Historically, campaigns for abortion rights recognised the links to wider demands for social changes necessary for equality. In August 1970, when abortion was still illegal in the US, Betty Friedan and the National Organization of Women (NOW) organised a Women’s Strike for Equality on the 50th anniversary of the passing of the 19th Amendment, which gave women the right to vote. The demands of the strike were for equal opportunity in the workforce, free childcare, free abortion on demand and the ratification of the Equal Rights Amendment (ERA), which would have ensured that ‘equality of rights under the law shall not be denied or abridged… on account of sex‘.
For feminists, abortion was important not simply as a matter of personal choice but also as a necessity, to allow women to enter the public sphere on their own terms. Hence the link between abortion, childcare, equal opportunities and equal rights.
That same year, Britain’s first Women’s Liberation Movement conference was held in Oxford. Its four demands were similar to those in America: equal pay, equal educational and job opportunities, free contraception and abortion on demand, and free 24-hour nurseries.
At a time when decent, affordable nursery facilities are barely available and abortion rights are being rolled back, these demands might seem utopian. They are, however, important in reminding us that abortion rights, childcare facilities and equal opportunities are all essential elements of the broad structural changes necessary for social equality.
Abortion is a women’s issue. Men don’t have abortions. But it’s not simply an issue for women. It’s an issue for all of us, men and women, who value women’s rights and a more equal society.
The image is of a poster for the Women’s Strike for Equality, 1970.
Science isn’t mentioned in the article – unsurprisingly, since science shows that life begins at conception and that every foetus is an individual human being in its own right.
I always shudder when I see the phrase ‘science shows…’ It’s usually employed by those who know their argument won’t stand up on its own terms, so they have to pretend that they have backing from science. No, science doesn’t ‘show’ that either side of the abortion debate is right. It certainly doesn’t show that ‘life begins at conception and that every foetus is an individual human being in its own right’.

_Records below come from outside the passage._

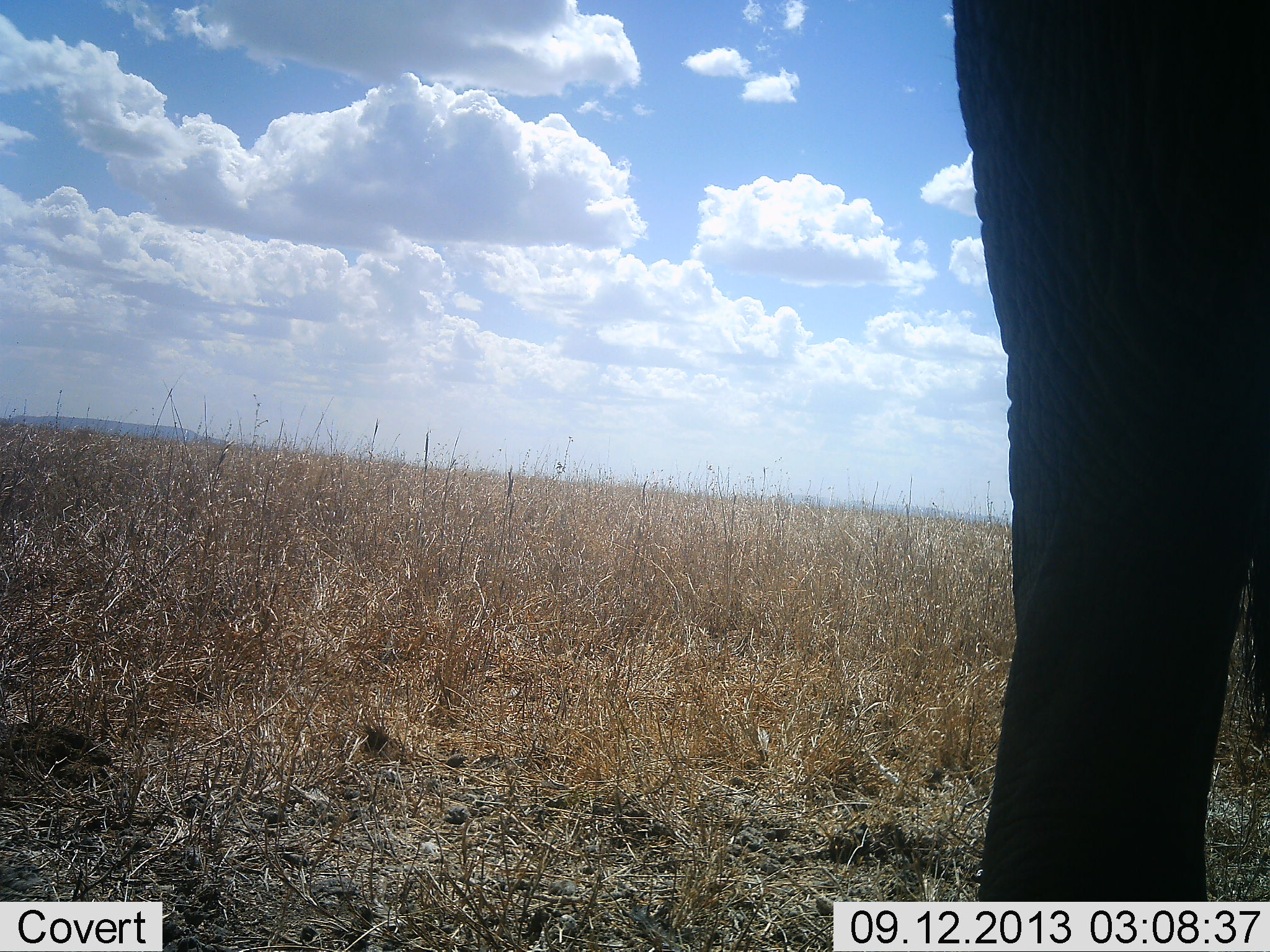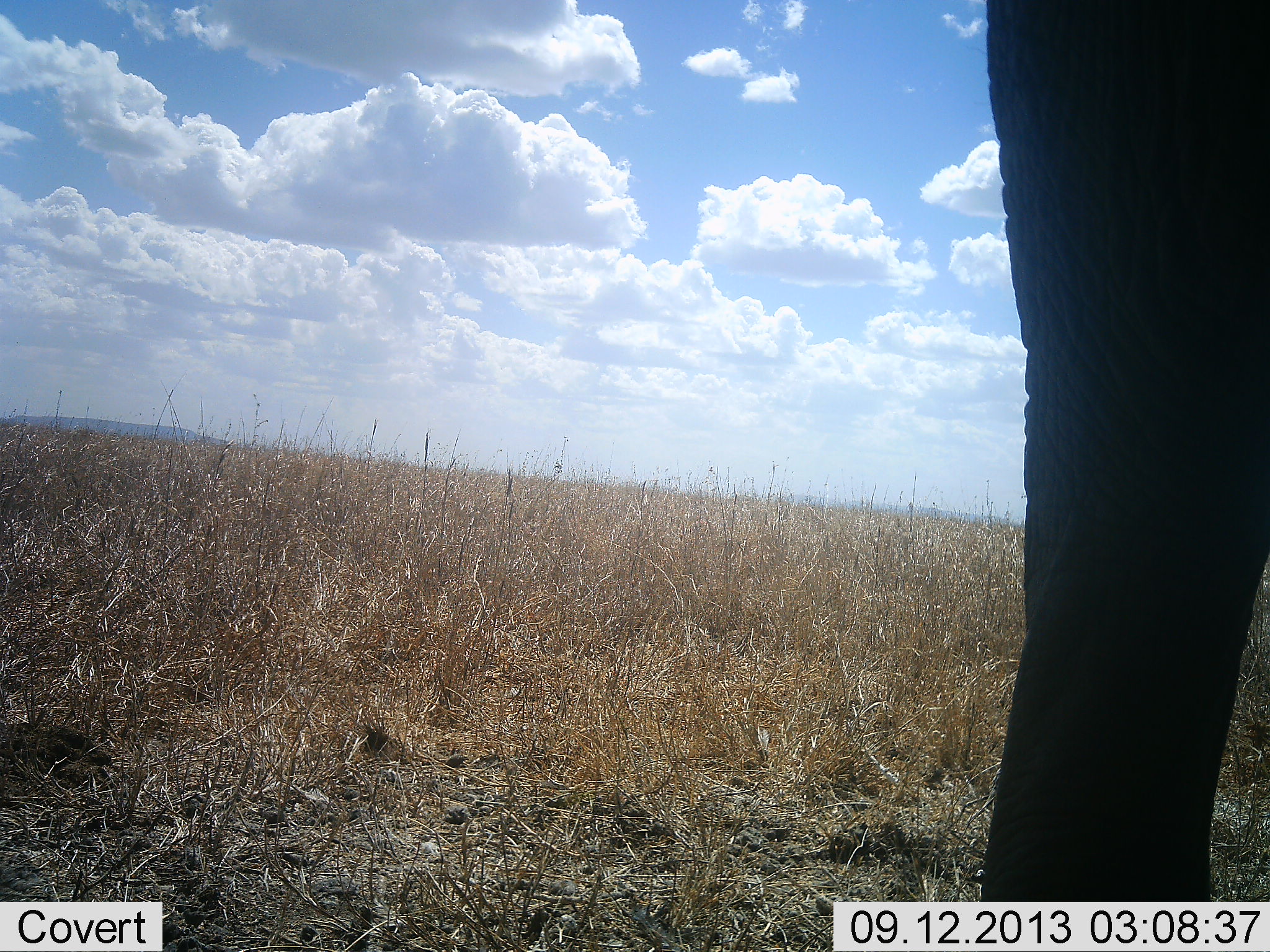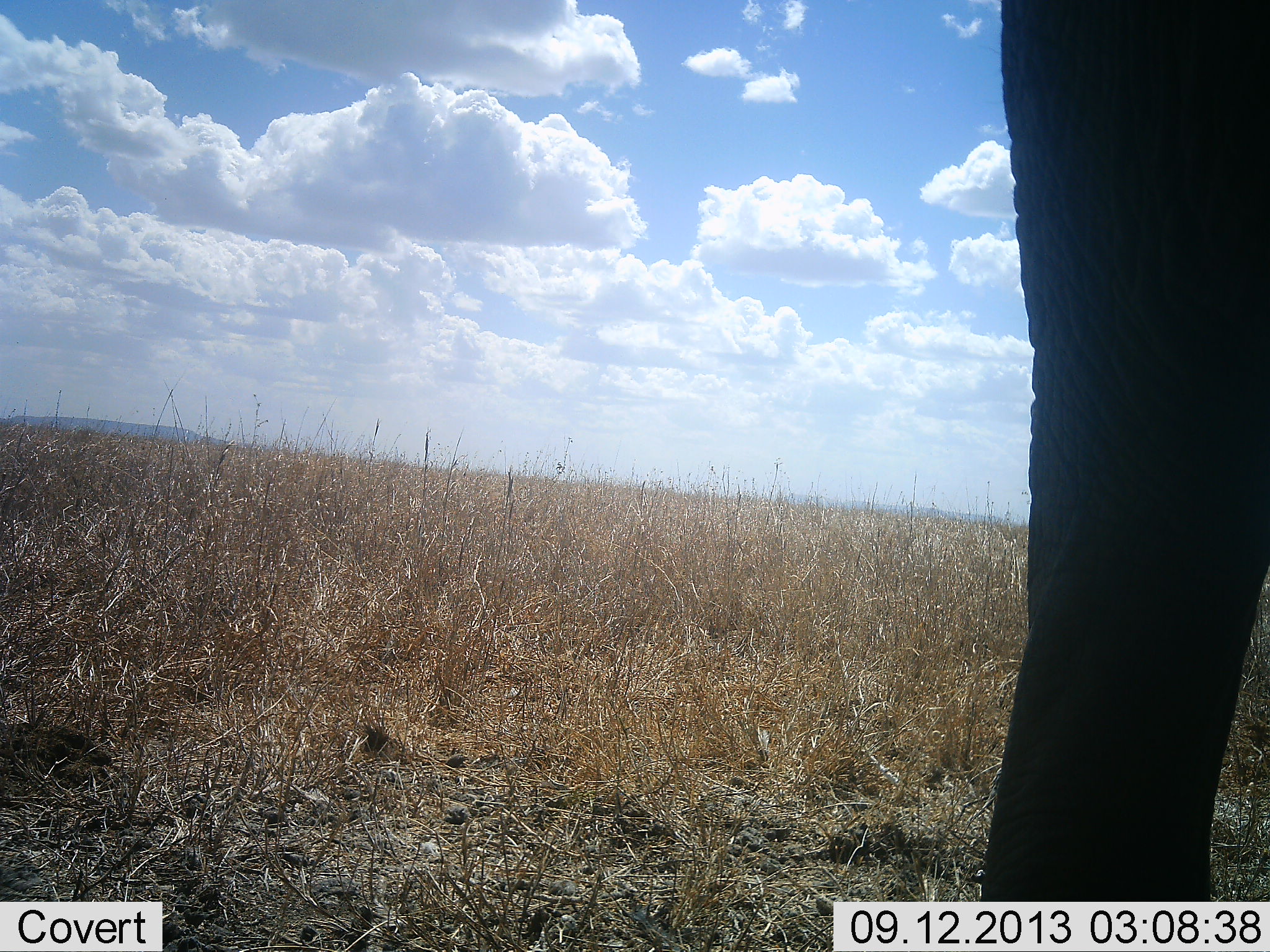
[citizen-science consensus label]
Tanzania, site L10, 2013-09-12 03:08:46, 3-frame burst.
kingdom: Animalia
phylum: Chordata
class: Mammalia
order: Proboscidea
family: Elephantidae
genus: Loxodonta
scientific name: Loxodonta africana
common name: african bush elephant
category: elephant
Elephant (african bush elephant) (Loxodonta africana), count 1. Behavior (volunteer vote fractions): standing 95%, resting 5%, moving 0%, interacting 0%. Young present (vote fraction): 0%. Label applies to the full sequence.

You’re a conservative Christian. And your hostility to abortion stems from your religious conservatism. So make a religious conservative argument against abortion rather than dragging science into it.
The Abortion debate shows the Left at its weakest and worst.

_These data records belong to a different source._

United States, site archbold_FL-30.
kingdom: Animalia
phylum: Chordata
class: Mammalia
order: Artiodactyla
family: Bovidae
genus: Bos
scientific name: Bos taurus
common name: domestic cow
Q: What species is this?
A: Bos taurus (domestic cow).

The Left’s complicity in, and encouragement of, mass-murder is the underlying reason why the Left is nowhere, even at a time when Capitalism has slipped over on a banana skin.

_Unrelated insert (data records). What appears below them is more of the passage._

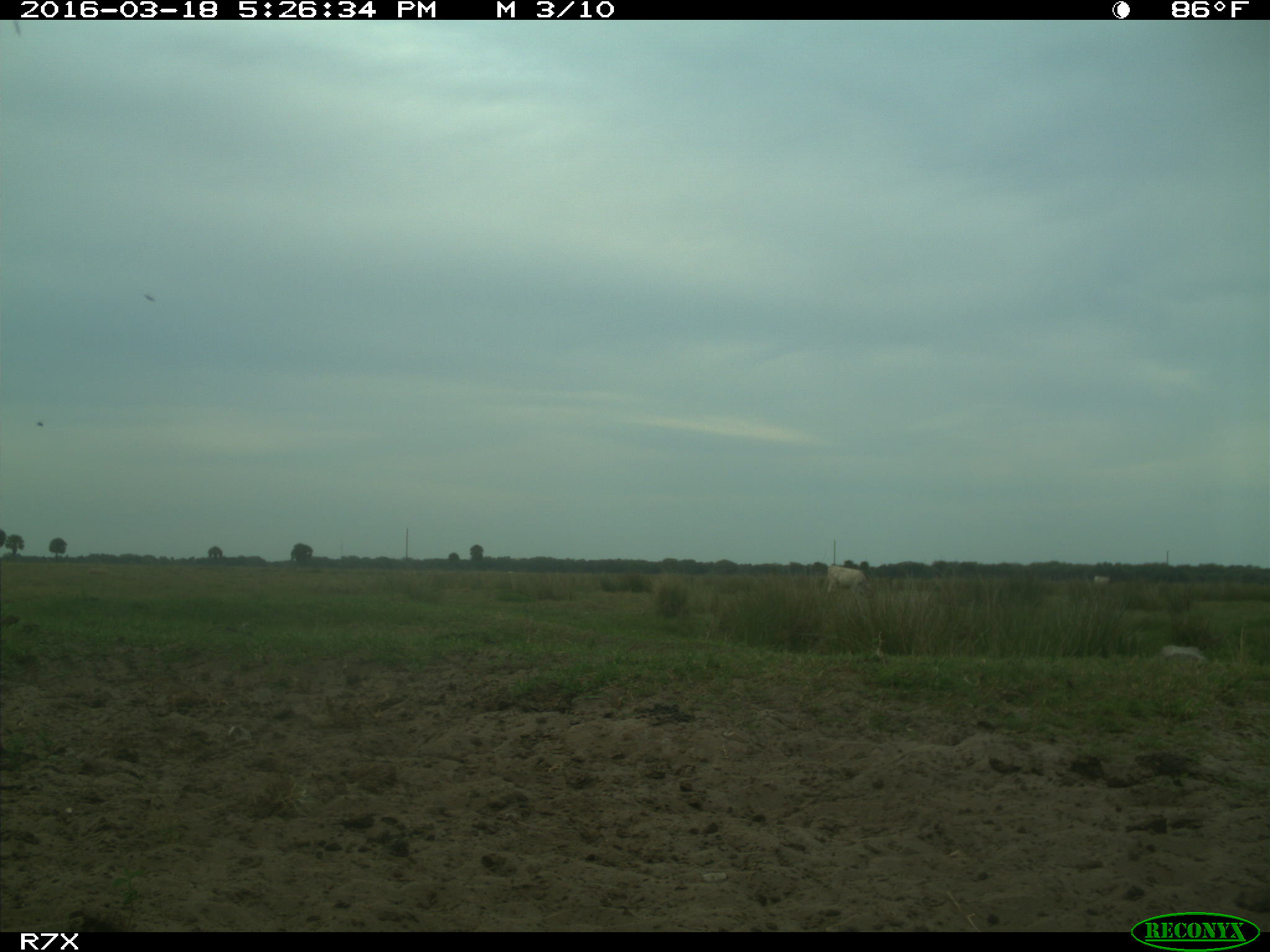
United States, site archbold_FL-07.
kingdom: Animalia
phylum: Chordata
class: Mammalia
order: Artiodactyla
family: Bovidae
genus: Bos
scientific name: Bos taurus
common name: domestic cow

Inevitably, since no one can simultaneously struggle for a better world AND exterminate unwanted babies; the disconnect inside someone who tries to do so is too great – the voice of Conscience cannot be stilled even inside those who babble wrong-headedly about women’s equality, reproductive rights etc so as to hide the truth from themselves.
“God thwarts the path of the wicked” (Psalm 146:9); hence liberalism and Leftism will come to nothing, despite their lofty pretence of noble ideals.
“The stars in their courses fight for the just” (cf Judges 5:20). That, and Science, will ensure an end to the Abortion Holocaust.
Given that a host of US Republican states have banned abortion even in the cases of rape or incest, I would have thought that ‘the abortion debate shows the Right at its weakest and worst’.